Provided passage:
Segment Open
When Nashville and Knoxville got in trouble with the U.S. Environmental Protection Agency, their sewer fixes were expected to be expensive. But the costs spiraled well beyond initial estimates as the work was tackled.
Chattanooga is 32 months into the 88 months allotted by the EPA for completing the first phase of a 2012 EPA agreement over massive sewage system overflows here. Meeting the consent decree requirements is expected to cost $250 million over more than a decade.
City officials say everything is on track here. Still, city auditor Stan Sewell is planning an early 2016 audit of the monumental revamp of Chattanooga's sewer system, which will be one of the most costly infrastructure overhauls in city history.
The EPA hit the city with the consent decree in 2012 because its aging sewer system is ill-equipped to handle the 26 billion gallons of sewage that flow into it each year. Overflows send hundred of thousands of gallons of raw waste into the Tennessee River each year. The consent decree is a negotiated agreement that puts the city on a strict timetable of upgrades that will get the sewer system up to federal standards.
It's a tedious process — that first phase alone features about 100 projects — and it has the potential to be financially volatile.
A similar 2008 consent decree in Nashville rose from an estimated cost of $300 million-400 million to more than $1 billion.
In Knoxville, the estimated cost of complying with a 2005 consent decree has risen from $530 million to $650 million, according to the Knoxville News Sentinel. Chattanooga has 1,263 miles of sewer lines, while Knoxville has about 1,300 miles, said Michael Patrick, Chattanooga's director of waste resources.
"Knoxville is probably the best comparison," Patrick said.
Taxpayers in Knoxville were saddled with the cost as the average residential sewer rate rose from $15.51 per month before the consent decree to a current monthly average of $53.50, according to the Knoxville Utilities Board.
Rates have increased in Chattanooga at a rate of 9.84 percent annually in the four years since the consent decree was issued. The residential monthly average now is $38.43, compared to $25.40 before the decree.
"We knew that rates would have to incrementally increase over time, so every time we adjust the rate — which is once a year — people see it in their sewer bills and they ask more questions," Public Works Director Lee Norris said. "But when they find out it's the consent decree, most of the time questions stop."
Some Chattanooga sewer lines date back to the 1890s. Heavy rain or mechanical problems can overwhelm the infrastructure, which features combined sewer and stormwater lines in some places.
Those issues result in overflows that spill into city streets or the Tennessee River. That happened Aug. 19 when a main line on Rowland Gap Road could not handle the more than 44 million gallons of flow sent its way because of wet weather.
While under the consent decree, the city must document every instance of sanitary sewer overflow to the EPA. That information is accessible at the city's website, where other reports to the EPA also are posted for public inspection.
Twenty-seven projects are under construction, in the design phase, in the planning phase or out to bid as the first phase continues.
Segment Closed
Supplied records:
Segment Open
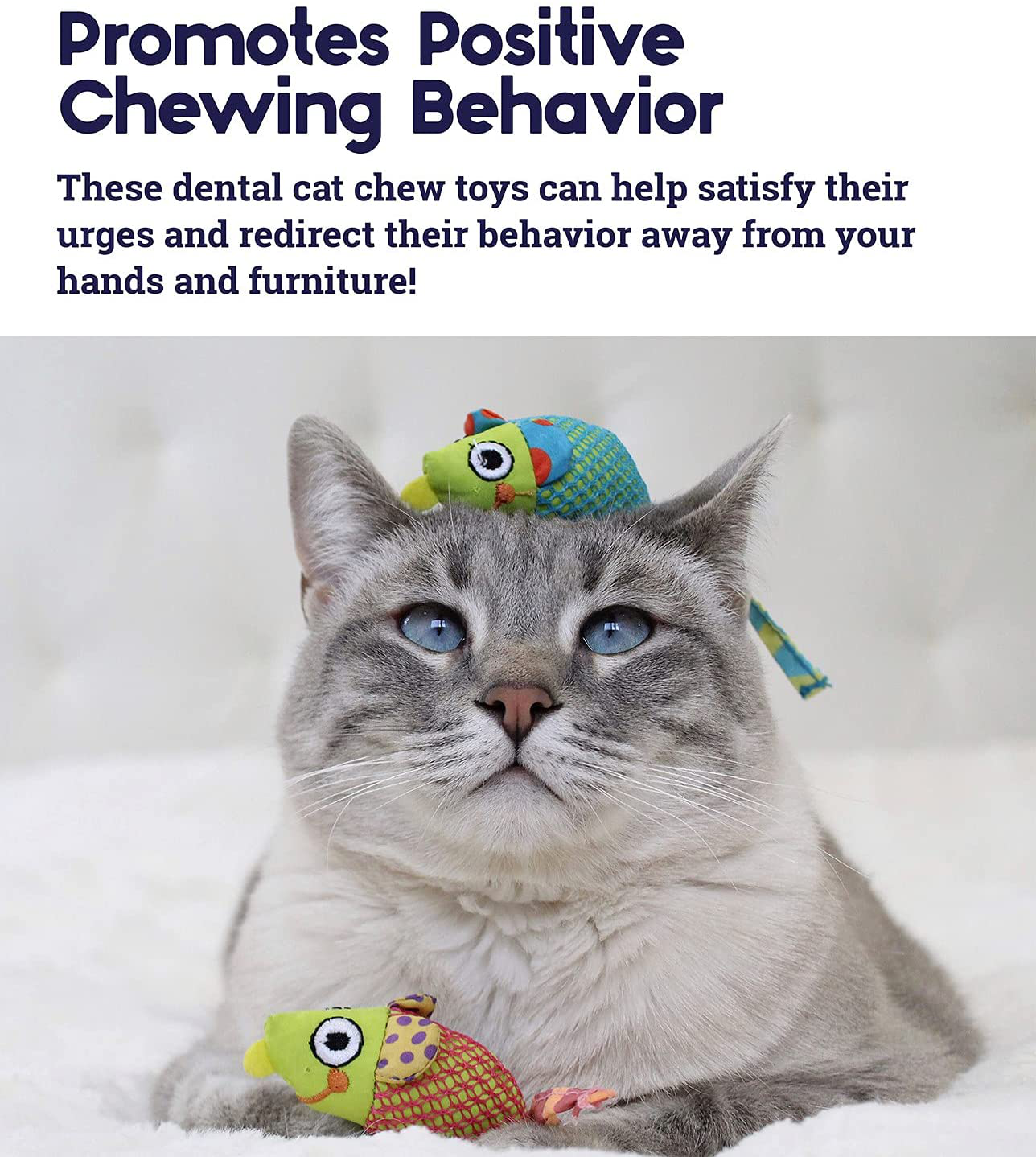 Promotes Positive
Chewing Behavior

These dental cat chew toys can help satisfy their urges and redirect their behavior away from your hands and furniture!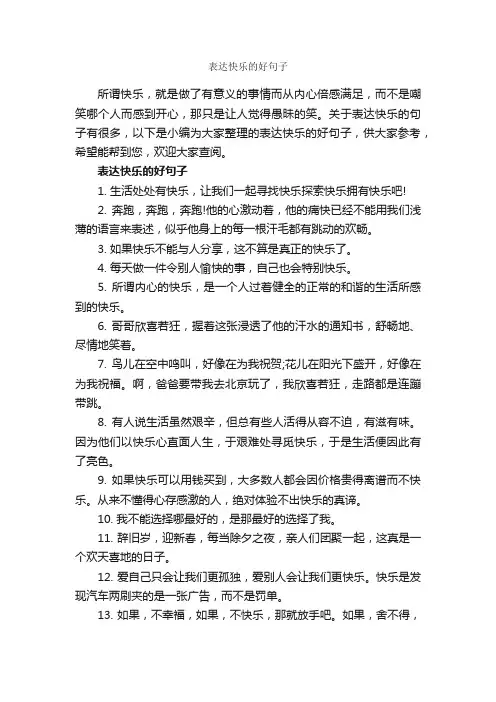 表达快乐的好句子

所谓快乐，就是做了有意义的事情而从内心倍感满足，而不是嘲笑哪个人而感到开心，那只是让人觉得愚昧的笑。关于表达快乐的句子有很多，以下是小编为大家整理的表达快乐的好句子，供大家参考，希望能帮到您，欢迎大家查阅。

表达快乐的好句子

1. 生活处处有快乐，让我们一起寻找快乐探索快乐拥有快乐吧!

2. 奔跑，奔跑，奔跑!他的心激动着，他的痛快已经不能用我们浅薄的语言来表述，似乎他身上的每一根汗毛都有跳动的欢畅。

3. 如果快乐不能与人分享，这不算是真正的快乐了。

4. 每天做一件令别人愉快的事，自己也会特别快乐。

5. 所谓内心的快乐，是一个人过着健全的正常的和谐的生活所感到的快乐。

6. 哥哥欣喜若狂，握着这张浸透了他的汗水的通知书，舒畅地、尽情地笑着。

7. 鸟儿在空中鸣叫，好像在为我祝贺;花儿在阳光下盛开，好像在为我祝福。啊，爸爸要带我去北京玩了，我欣喜若狂，走路都是连蹦带跳。

8. 有人说生活虽然艰辛，但总有些人活得从容不迫，有滋有味。因为他们以快乐心直面人生，于艰难处寻觅快乐，于是生活便因此有了亮色。

9. 如果快乐可以用钱买到，大多数人都会因价格贵得离谱而不快乐。从来不懂得心存感激的人，绝对体验不出快乐的真谛。

10. 我不能选择哪最好的，是那最好的选择了我。

11. 辞旧岁，迎新春，每当除夕之夜，亲人们团聚一起，这真是一个欢天喜地的日子。

12. 爱自己只会让我们更孤独，爱别人会让我们更快乐。快乐是发现汽车两刷夹的是一张广告，而不是罚单。

13. 如果，不幸福，如果，不快乐，那就放手吧。如果，舍不得，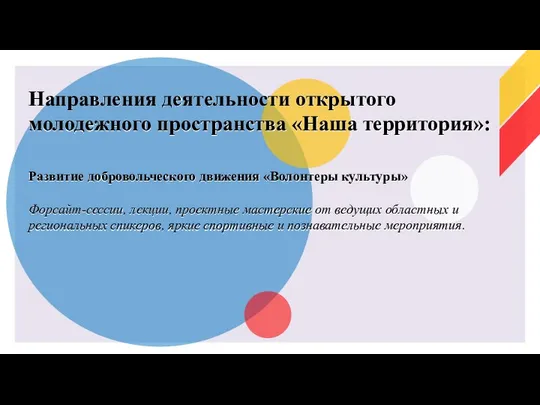 Направления деятельности открытого молодежного пространства «Наша территория»:

Развитие добровольческого движения «Волонтеры культуры»

Форсайт-сессии, лекции, проектные мастерские от ведущих областных и региональных спикеров, яркие спортивные и познавательные мероприятия.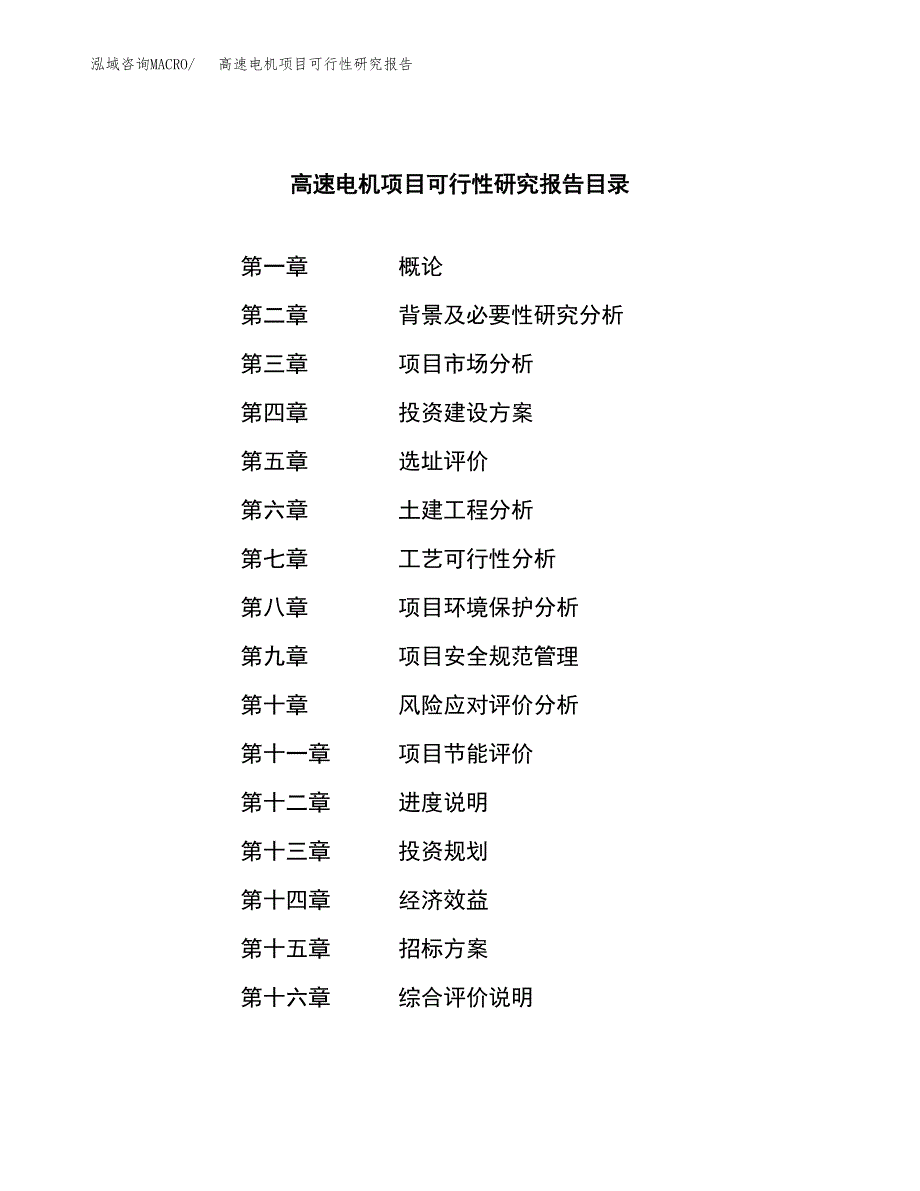 泓域咨询MACRO/ 高速电机项目可行性研究报告

高速电机项目可行性研究报告目录

第一章 概论
第二章 背景及必要性研究分析
第三章 项目市场分析
第四章 投资建设方案
第五章 选址评价
第六章 土建工程分析
第七章 工艺可行性分析
第八章 项目环境保护分析
第九章 项目安全规范管理
第十章 风险应对评价分析
第十一章 项目节能评价
第十二章 进度说明
第十三章 投资规划
第十四章 经济效益
第十五章 招标方案
第十六章 综合评价说明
Segment Closed
Activity list:
1 > In the article on Chattanooga's sewer overhaul, copy word for word the part that opens with the words containing "It's a tedious" and closes with "Knoxville Utilities Board.".
2 > According to the article on Chattanooga's sewer overhaul, how many miles of sewer lines does Chattanooga have?

Results in order:
1 >
It's a tedious process — that first phase alone features about 100 projects — and it has the potential to be financially volatile.
A similar 2008 consent decree in Nashville rose from an estimated cost of $300 million-400 million to more than $1 billion.
In Knoxville, the estimated cost of complying with a 2005 consent decree has risen from $530 million to $650 million, according to the Knoxville News Sentinel. Chattanooga has 1,263 miles of sewer lines, while Knoxville has about 1,300 miles, said Michael Patrick, Chattanooga's director of waste resources.
"Knoxville is probably the best comparison," Patrick said.
Taxpayers in Knoxville were saddled with the cost as the average residential sewer rate rose from $15.51 per month before the consent decree to a current monthly average of $53.50, according to the Knoxville Utilities Board.

2 > 1,263 miles